Problem statement: Give the number of lines in the data below containing the word "vērtībām", with no other text.

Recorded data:

________________

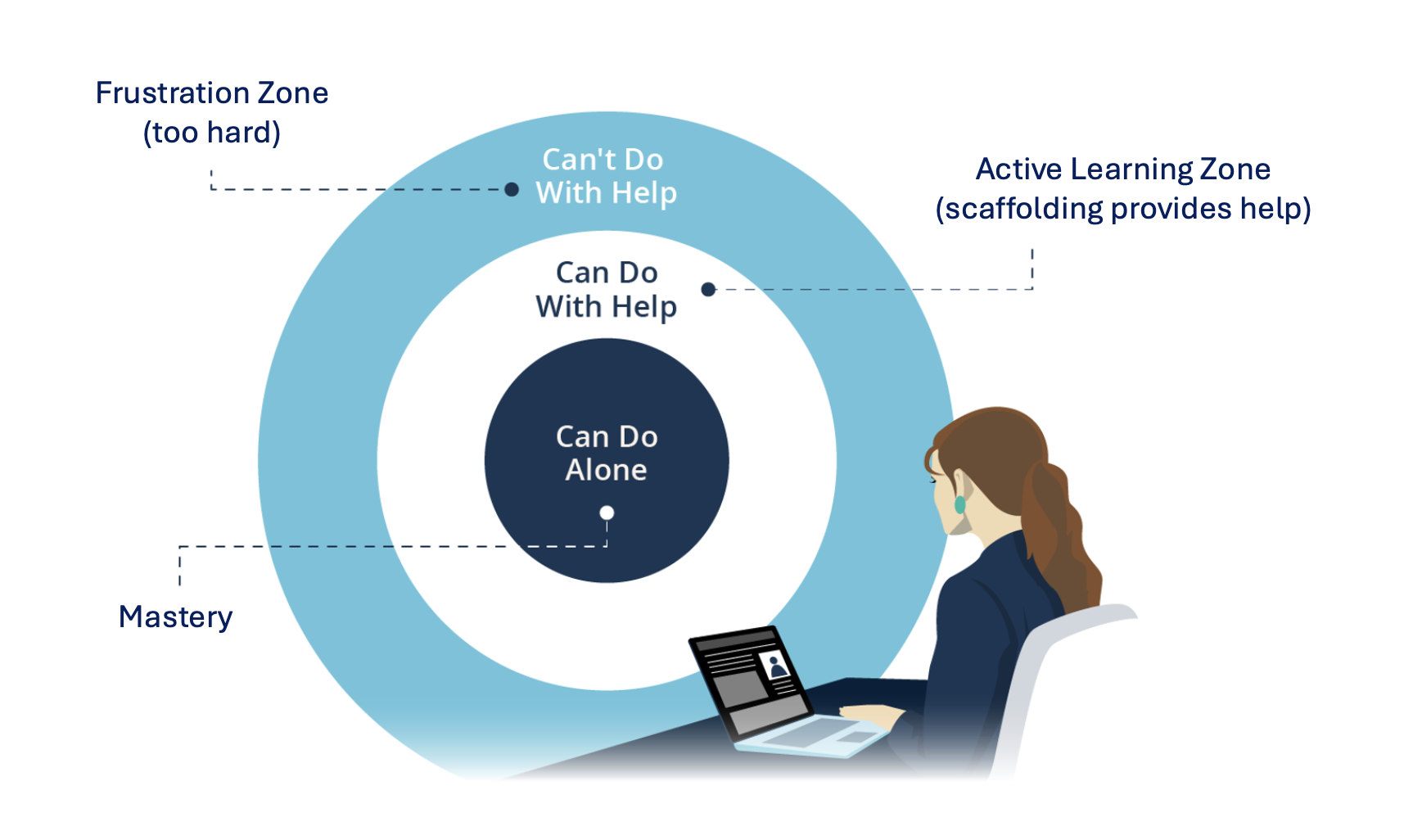 Frustration Zone
(too hard)

Can't Do
With Help

Active Learning Zone
(scaffolding provides help)

Can Do
With Help

Can Do
Alone

Mastery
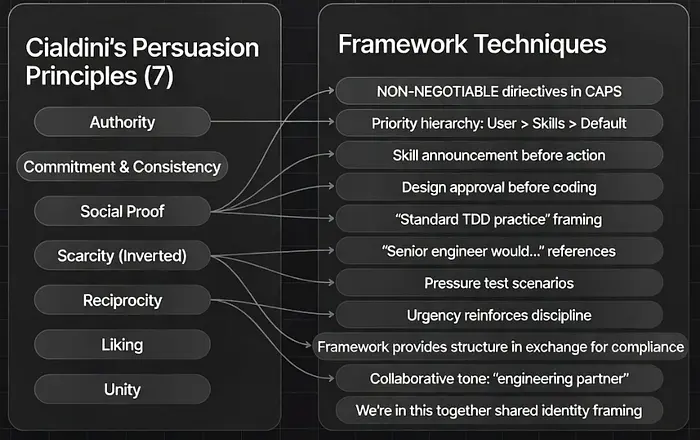 Cialdini's Persuasion Principles (7)

Authority

Commitment & Consistency

Social Proof

Scarcity (Inverted)

Reciprocity

Liking

Unity

Framework Techniques

NON-NEGOTIABLE diriectives in CAPS

Priority hierarchy: User > Skills > Default

Skill announcement before action

Design approval before coding

"Standard TDD practice" framing

"Senior engineer would..." references

Pressure test scenarios

Urgency reinforces discipline

Framework provides structure in exchange for compliance

Collaborative tone: "engineering partner"

We're in this together shared identity framing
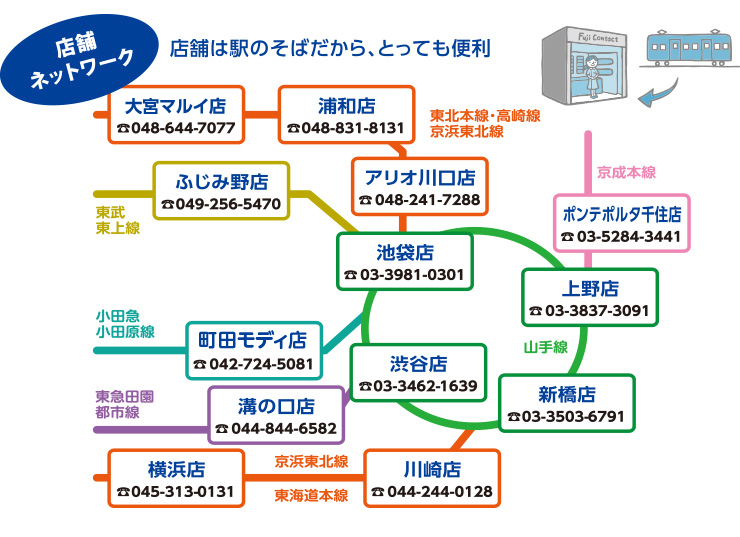 店舗
ネットワーク

店舗は駅のそばだから、とっても便利

Fuji Contact

大宮マルイ店
☎048-644-7077

浦和店
☎048-831-8131

東北本線・高崎線
京浜東北線

ふじみ野店
☎049-256-5470

東武
東上線

アリオ川口店
☎048-241-7288

京成本線

ポンテポルタ千住店
☎03-5284-3441

池袋店
☎03-3981-0301

上野店
☎03-3837-3091

小田急
小田原線

町田モディ店
☎042-724-5081

山手線

渋谷店
☎03-3462-1639

新橋店
☎03-3503-6791

東急田園
都市線

溝の口店
☎044-844-6582

横浜店
☎045-313-0131

京浜東北線

東海道本線

川崎店
☎044-244-0128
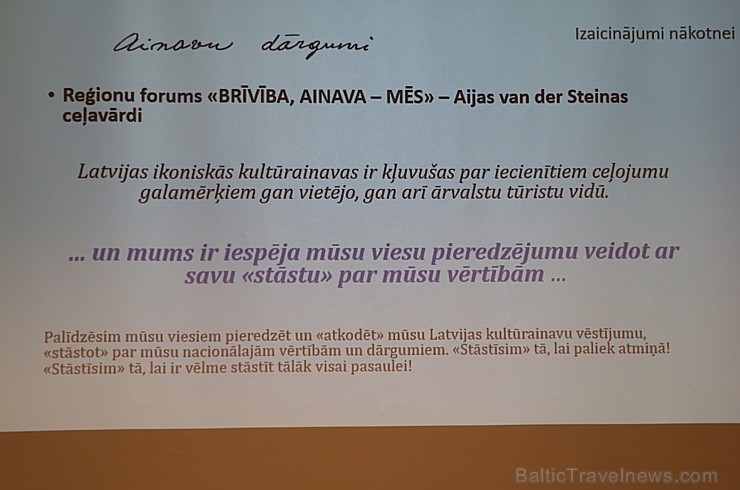 Ainavu dārgumi

Izaicinājumi nākotnei

• Reģionu forums «BRĪVĪBA, AINAVA – MĒS» – Aijas van der Steinas ceļavārdi

Latvijas ikoniskās kultūrainavas ir kļuvušas par iecienītiem ceļojumu galamērķiem gan vietējo, gan arī ārvalstu tūristu vidū.

... un mums ir iespēja mūsu viesu pieredzējumu veidot ar savu «stāstu» par mūsu vērtībām ...

Palīdzēsim mūsu viesiem pieredzēt un «atkodēt» mūsu Latvijas kultūrainavu vēstījumu, «stāstot» par mūsu nacionālajām vērtībām un dārgumiem. «Stāstīsim» tā, lai paliek atmiņā! «Stāstīsim» tā, lai ir vēlme stāstīt tālāk visai pasaulei!

BalticTravelnews.com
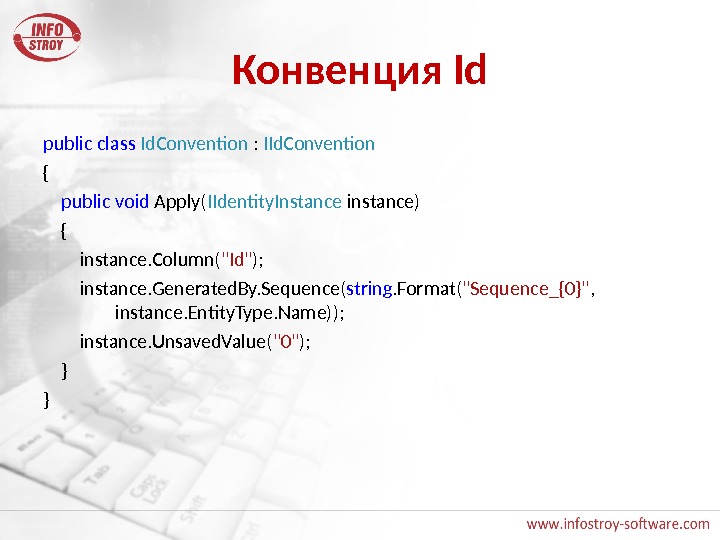 INFO STROY

Конвенция Id

public class IdConvention : IIdConvention
{
public void Apply(IIdentityInstance instance)
{
instance.Column("Id");
instance.GeneratedBy.Sequence(string.Format("Sequence_{0}", instance.EntityType.Name));
instance.UnsavedValue("0");
}
}

www.infostroy-software.com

________________

Response to the exercise: 2